Richmond City Jail. Photo credit: Scott Elmquist, Style Magazine

by James A. Bacon

The average cost for housing an inmate in Virginia’s jails and prisons runs roughly $25,000 a year. Add to that the fact that some jails are antiquated, overcrowded and need replacing. The Richmond City Jail, for instance, designed in the 1960s to hold 856 inmates, is routinely crammed with a number that fluctuates around 1,400. To address the severe overcrowding, the City of Richmond plans to open a new, state-of-the-art facility in 2014 at a cost of $134 million.

But the new hoosegow will be designed for only 1,030, not 1,400. What gives? Won’t it be almost as overcrowded the day it opens? Doesn’t it make sense to build a bigger jail?

Not necessarily.
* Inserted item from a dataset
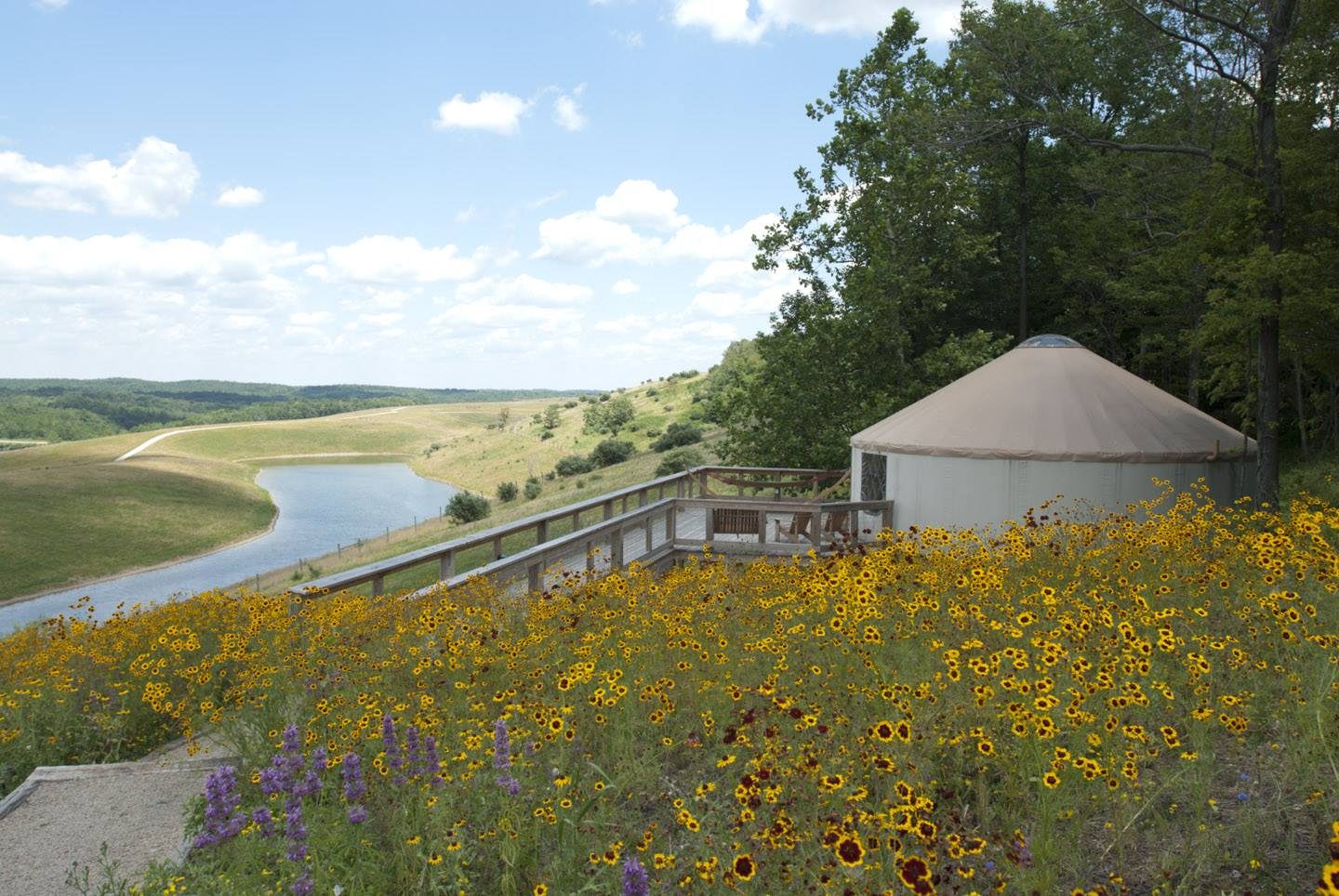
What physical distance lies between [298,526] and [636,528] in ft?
163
Building a bigger jail would be the easy, brain-dead thing to do. But it wouldn’t necessarily be the right thing — either for the inmates or for Richmond taxpayers.

“The opening of the new jail serves as a catalyst to do things we’ve been thinking about doing for a long time,” Richmond Commonwealth’s Attorney Michael Herring told me for an article I just published in Style Weekly. “It more or less forces our hands.”
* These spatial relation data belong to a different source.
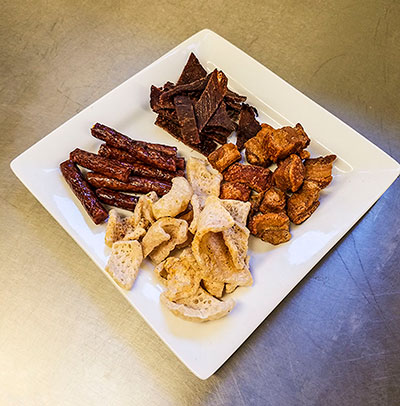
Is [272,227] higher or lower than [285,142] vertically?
lower

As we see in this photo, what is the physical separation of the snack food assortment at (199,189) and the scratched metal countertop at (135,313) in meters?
0.31

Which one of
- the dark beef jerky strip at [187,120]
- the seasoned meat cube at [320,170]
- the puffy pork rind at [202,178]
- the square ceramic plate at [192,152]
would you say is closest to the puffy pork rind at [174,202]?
the puffy pork rind at [202,178]

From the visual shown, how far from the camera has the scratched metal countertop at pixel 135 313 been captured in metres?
1.88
A task force headed by David Hicks, senior policy advisor to Mayor Dwight Jones, is working on a plan to reduce the city’s inmate population. Although key details still need to be hammered out, the broad outlines are clear enough:

  • Mentally ill. Stop throwing the mentally ill into jail because there’s no other place to put them. It would cost taxpayers half as much money to treat them effectively in the community.
  • Non-violent offenders. Petty thieves, vandals, deadbeat dads and even small-time drug dealers don’t need to spend time in jail. They should be diverted to a “day reporting center” during the day at half the cost.
  • Pre-trial inmates. Re-think the city’s bond policy. Inmates awaiting trial are required to post bond and come up with 10% of the cash themselves. Most don’t have the money, and they spend a week on average taking up jail space while scraping up the money from friends and relatives. Studies show that requiring people to post bond does not make them any more likely to show up in court.

Sheriff C.T. Woody says it should be possible to reduce the jail population by half, saving millions of dollars and posing little additional safety risk to Richmonders. There are questions whether the city can achieve its ambitious goals before the new jail opens. But Herring says, “Whether we hit the target on day one is less important than the reforms we’re putting into place.”

For details, read the full article in Style.

Bacon’s bottom line: The Virginia Department of Corrections spends roughly $1 billion a year incarcerating prisoners — and that doesn’t include what local governments spend on jails. There is a lot of money to be saved from re-thinking our traditional “lock ’em up and throw away the key” approach to criminal justice. The City of Richmond is engaged in fundamentally re-thinking how it provides essential government services — exactly what Virginians need to be doing across the board for everything from transportation and land use to education and health care.

Kudos to Hicks, Herring, Woody and everyone else involved in this effort to make government both more humane and more efficient.